= Tsang Shu-ki =

Hong Kong economist and social activist

Tsang Shu-ki (15 April 1950 – 16 August 2014) was a Hong Kong economist and social activist. He was the founding member of the Meeting Point, a political organisation in the 1980s and was the influential thinker among the student and social activists during the time.

==Biography==
Tsang was born in Hong Kong in 1950. He was influenced by translation works by Franz Kafka and Karl Marx in his young and studied philosophy and political science at the University of Hong Kong and was vice-chairman of the Hong Kong University Students' Union. He was one of the leader of student movements against the colonial injustice during the 1970s and was one of the organisers of the anti-corruption campaign at that time. He was the editor of Socialist Review and Sensibility, two left wing journals during that time which introduced the student activists New Left, existentialist and Frankfurt School theories.

He later obtained a Master of Business Administration degree from the Chinese University of Hong Kong and worked as a credit analyst, a gold and foreign exchange dealer, and a treasury assistant.
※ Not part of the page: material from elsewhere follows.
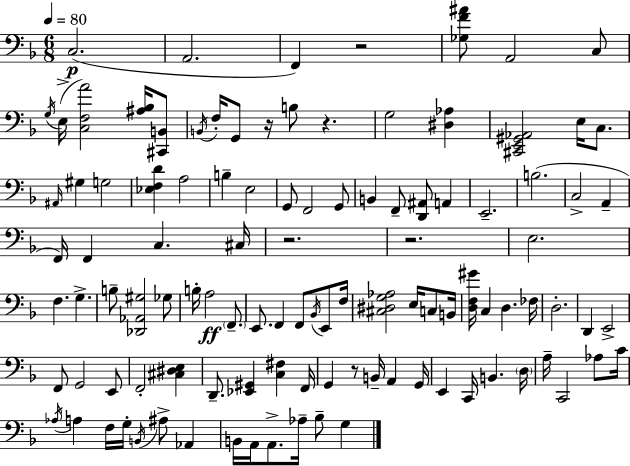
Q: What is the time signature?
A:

He later rejoined the academia, studying his Doctoral degree at the University of Manchester, where he met his future wife, and ending up as an economics professor at the Hong Kong Baptist University, teaching Intermediate Microeconomics and Macroeconomics, the Chinese Economy, and Money and Finance in China.

Tsang also got involved in the politics of Hong Kong's future in the early 1980s during the Sino-British negotiations. He was founding member of the Meeting Point, the first local organisation to openly support the return of the territory to China after 1997. He wrote many books on the future of Hong Kong and became the influential mentor of the student and social activists at the time. He gradually became more conservative as the Sino-British negotiation was finalised. When the Meeting Point led by Anthony Cheung supported Chris Patten's controversial electoral reform in 1993 which was strongly opposed by Beijing, he and Lau Nai-keung quit the party.

He was specialised in Currency Board Economics, Chinese Economic Development, Transition Economics, Monetary Integration, Competition Policy. He was also employed as an economist at the Standard Chartered Bank in the midst of the currency crisis of 1983. He had also been appointed to many public posts including the Consumer Council and Energy Advisory Committee. He had been member of the Currency Board Sub-Committee under the Exchange Fund Advisory Committee of the Hong Kong Monetary Authority for 14 years. In 2013, he was appointed member of the Competition Commission after the competition law was passed in 2012.

He died at his home suddenly on 16 August 2014 at aged 64.